Das Stechen selbst ist natürlich ein Nachteil, denn auch mit der Zeit wird das nicht unbedingt angenehmer. Leider gibt es zum aktuellen Zeitpunkt keine ernstzunehmenden Alternativen, die weiterhin exakte Ergebnisse liefern würden. Die Abweichungen bei anderen Messungen, zum Beispiel über den abgesonderten Schweiß, sind schlicht und ergreifend zu hoch. Außerdem entstehen natürlich zwangsweise laufende Kosten für die Lanzetten und die Teststreifen. Das lässt sich ebenfalls leider nicht verhindern.

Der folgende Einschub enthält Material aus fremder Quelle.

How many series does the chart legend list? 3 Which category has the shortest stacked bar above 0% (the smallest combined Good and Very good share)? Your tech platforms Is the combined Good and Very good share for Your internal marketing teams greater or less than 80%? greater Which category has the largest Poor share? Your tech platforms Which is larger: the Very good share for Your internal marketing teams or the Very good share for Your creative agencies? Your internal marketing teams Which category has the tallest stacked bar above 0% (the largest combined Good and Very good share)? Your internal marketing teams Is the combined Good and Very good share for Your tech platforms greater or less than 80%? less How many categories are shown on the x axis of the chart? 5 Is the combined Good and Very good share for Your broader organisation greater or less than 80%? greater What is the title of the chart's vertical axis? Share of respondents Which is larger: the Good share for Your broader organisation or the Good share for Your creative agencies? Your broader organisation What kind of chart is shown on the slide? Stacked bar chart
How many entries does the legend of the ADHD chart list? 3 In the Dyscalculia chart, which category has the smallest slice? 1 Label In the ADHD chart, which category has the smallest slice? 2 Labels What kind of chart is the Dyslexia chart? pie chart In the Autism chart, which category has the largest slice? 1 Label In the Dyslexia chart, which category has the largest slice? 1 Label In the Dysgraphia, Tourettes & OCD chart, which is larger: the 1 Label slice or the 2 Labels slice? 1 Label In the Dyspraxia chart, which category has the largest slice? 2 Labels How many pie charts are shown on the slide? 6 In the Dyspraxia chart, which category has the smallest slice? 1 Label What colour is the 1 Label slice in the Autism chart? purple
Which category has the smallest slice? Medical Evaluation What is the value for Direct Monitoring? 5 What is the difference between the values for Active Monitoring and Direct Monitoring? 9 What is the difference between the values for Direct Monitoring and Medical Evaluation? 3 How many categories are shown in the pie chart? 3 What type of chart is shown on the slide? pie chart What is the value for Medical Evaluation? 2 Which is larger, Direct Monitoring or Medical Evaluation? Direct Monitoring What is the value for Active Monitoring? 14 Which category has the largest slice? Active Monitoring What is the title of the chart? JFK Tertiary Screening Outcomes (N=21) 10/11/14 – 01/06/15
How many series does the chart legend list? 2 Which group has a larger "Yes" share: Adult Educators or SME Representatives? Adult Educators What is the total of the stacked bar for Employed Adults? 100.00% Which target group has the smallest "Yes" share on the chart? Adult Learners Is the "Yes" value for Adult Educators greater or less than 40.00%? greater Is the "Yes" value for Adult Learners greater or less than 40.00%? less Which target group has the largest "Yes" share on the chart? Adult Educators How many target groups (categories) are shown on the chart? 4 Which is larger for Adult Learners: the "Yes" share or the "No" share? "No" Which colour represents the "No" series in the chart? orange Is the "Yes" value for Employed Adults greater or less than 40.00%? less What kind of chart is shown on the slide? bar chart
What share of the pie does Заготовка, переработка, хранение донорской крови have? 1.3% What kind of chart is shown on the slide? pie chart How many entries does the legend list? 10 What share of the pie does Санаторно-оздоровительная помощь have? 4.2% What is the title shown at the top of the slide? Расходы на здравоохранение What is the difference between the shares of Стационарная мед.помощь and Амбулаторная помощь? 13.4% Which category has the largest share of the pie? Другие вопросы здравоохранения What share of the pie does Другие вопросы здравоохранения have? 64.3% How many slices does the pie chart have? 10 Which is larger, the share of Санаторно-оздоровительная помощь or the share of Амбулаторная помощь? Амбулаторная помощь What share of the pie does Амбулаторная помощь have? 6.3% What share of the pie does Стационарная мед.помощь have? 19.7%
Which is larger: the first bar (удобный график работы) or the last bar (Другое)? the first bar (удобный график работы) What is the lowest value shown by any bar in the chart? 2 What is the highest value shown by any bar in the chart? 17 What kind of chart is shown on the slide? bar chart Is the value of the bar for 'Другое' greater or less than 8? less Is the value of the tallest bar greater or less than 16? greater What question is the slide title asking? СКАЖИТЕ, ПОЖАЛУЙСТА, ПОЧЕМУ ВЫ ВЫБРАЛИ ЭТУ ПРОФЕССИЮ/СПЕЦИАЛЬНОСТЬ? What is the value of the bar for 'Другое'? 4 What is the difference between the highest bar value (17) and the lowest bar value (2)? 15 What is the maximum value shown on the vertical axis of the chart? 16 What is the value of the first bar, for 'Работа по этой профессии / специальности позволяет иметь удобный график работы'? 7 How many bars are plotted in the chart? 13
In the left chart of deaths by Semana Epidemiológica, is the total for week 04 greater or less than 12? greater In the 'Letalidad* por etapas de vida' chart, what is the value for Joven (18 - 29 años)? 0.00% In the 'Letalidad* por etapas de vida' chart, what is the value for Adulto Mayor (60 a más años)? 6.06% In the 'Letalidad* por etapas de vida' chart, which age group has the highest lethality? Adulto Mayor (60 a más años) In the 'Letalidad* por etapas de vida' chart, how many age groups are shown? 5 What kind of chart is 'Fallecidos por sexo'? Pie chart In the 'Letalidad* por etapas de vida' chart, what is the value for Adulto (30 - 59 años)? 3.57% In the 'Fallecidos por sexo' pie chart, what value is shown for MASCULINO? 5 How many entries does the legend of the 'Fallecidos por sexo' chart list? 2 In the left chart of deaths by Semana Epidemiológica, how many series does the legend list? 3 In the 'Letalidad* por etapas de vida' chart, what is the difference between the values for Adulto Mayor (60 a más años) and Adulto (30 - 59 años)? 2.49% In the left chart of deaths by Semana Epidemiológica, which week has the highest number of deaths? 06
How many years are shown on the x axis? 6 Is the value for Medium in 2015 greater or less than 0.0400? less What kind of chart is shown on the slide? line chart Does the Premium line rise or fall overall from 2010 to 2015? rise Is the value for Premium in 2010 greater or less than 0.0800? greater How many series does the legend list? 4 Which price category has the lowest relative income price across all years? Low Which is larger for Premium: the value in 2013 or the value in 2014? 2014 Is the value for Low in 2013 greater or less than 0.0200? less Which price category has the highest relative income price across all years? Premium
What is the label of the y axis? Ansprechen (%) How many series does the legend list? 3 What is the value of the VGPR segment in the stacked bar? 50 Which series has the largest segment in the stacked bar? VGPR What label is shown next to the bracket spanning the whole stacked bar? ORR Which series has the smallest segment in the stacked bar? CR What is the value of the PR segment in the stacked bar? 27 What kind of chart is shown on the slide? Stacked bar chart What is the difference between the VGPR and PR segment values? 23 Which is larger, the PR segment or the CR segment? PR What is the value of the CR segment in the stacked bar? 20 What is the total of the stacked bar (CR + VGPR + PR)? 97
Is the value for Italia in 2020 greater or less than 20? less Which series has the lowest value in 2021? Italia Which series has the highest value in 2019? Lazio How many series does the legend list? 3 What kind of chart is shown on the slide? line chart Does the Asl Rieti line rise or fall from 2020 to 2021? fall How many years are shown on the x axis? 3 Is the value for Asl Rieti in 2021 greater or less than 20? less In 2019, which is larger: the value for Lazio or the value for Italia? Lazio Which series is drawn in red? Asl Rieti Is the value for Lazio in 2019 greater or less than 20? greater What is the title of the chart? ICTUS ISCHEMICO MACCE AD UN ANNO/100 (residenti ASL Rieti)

Wo wird das Blut entnommen?

Die meisten Blutzuckermessgeräte unterstützen eine Anwendung überall am Körper. Am besten ist aber, wenn Sie Blut aus den Fingerkuppen entnehmen. Das kapillare Blut da erzielt die bestmögliche Messgenauigkeit, zudem ist die Fingerkuppe relativ schmerzunempfindlich und immer gut erreichbar.

Zur Prüfung schieben Sie einfach den Teststreifen in die Öffnung des Gerätes und stechen sich dann mit Hilfe der Stechhilfe in die Fingerkuppe. Der Blutstropfen wird auf den Teststreifen getröpfelt, welches dann je nach Modell drei bis acht Sekunden später ein Ergebnis auf dem Display anzeigt.